INTO THE OLD THROUGH THE NEW From Evans Way, you’ll enter Piano’s addition — center, with its exhibition room and concert hall and shop and café — before turning right, passing through a 50-foot walkway, and emerging into Isabella Stewart Gardner’s museum from the rear. |
On January 1, 1903, Isabella Stewart Gardner invited 300 guests to a private concert by members of the Boston Symphony Orchestra to celebrate the opening of her new museum on the Fenway. After performances of Bach, Mozart, and Schumann, the mirrored doors of the first-floor concert room rolled open to reveal an extraordinary vision: a four-story-tall courtyard in the center of the building filled with flowers and lit by Japanese paper lanterns.
Guests wandered off into candlelit galleries, each lavishly furnished with a mix of old master paintings (Botticelli, Titian, Vermeer, Rembrandt), contemporary works (John Singer Sargent), antique furniture, architectural details, and tapestries. When they sat down to supper in a second-floor gallery full of 17th-century Dutch masterpieces, many must have shared the thoughts of philosopher William James. "The æsthetic perfection of all things," he wrote, "seemed to have a peculiar effect on the company, making them quiet and docile and self-forgetful and kind. Quite in the line of a Gospel miracle!"
In our era, when museums increasingly feel like the group-think of corporate teams, Gardner's ravishing, theatrical, treasure-packed, idiosyncratic one-woman gesamtkunstwerk is ever more a miracle. On January 21, when the Gardner Museum unveiled Italian architect Renzo Piano's designs for an addition, the question was whether his sleek, boxy, copper-clad, glass-and-steel structure, at a cost of $114 million, would sap and distract from Gardner's original Venetian Renaissance-inspired palazzo.
During Gardner's day, some 2000 persons visited annually.
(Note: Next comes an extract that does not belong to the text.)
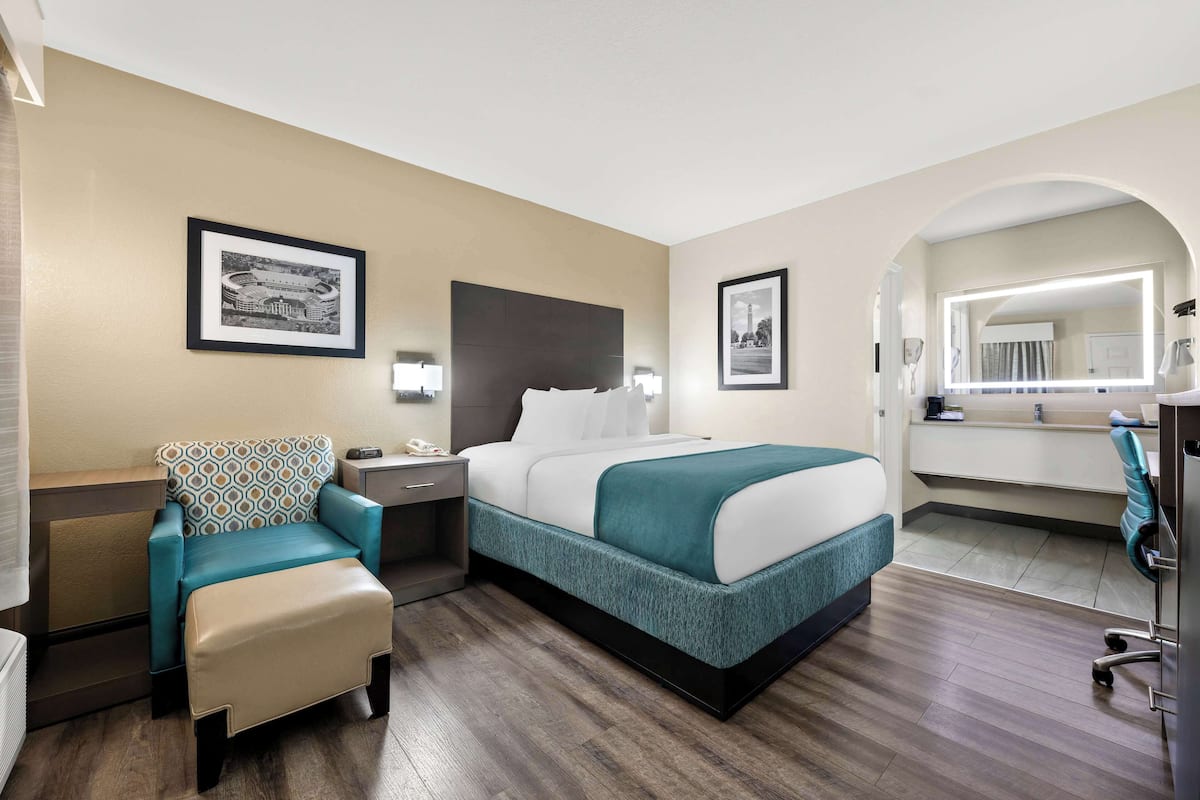 A hotel room with a bed, a desk, a chair, a nightstand, and a mirror.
Today attendance is 200,000 per year. "What started coming out was the incredible overuse of the building and how it wasn't sustainable," Gardner director Anne Hawley tells me. The 70,000-square-foot addition (the palazzo is 60,000) is built to house public and private services that have ballooned since Gardner's death in 1924.
Due to open in 2012, it will sit behind the palazzo, facing onto Evans Way — and its entrance will be the museum's. The bottom floor will be all glass, exposing the inside to the surrounding gardens and street, and vice versa. "Light is one of the most important materials of architecture," Piano said during a talk last March at Harvard University, where he has designed an ongoing renovation and expansion of the Harvard Art Museum. "Transparency is still a very important quality of urban life. . . . Urbanity comes because the buildings talk to the street."
To your left, as you enter, will be the museum shop; to your right, a visitor-orientation room that will look out to the palazzo, and behind that the new café. A glass corridor will connect the new building to the old, 50 feet away, where Gardner's astonishing displays of art will remain untouched, for the most part, and some spaces that have been freed up by the addition will become new galleries. New greenhouses will be created to the left of the addition.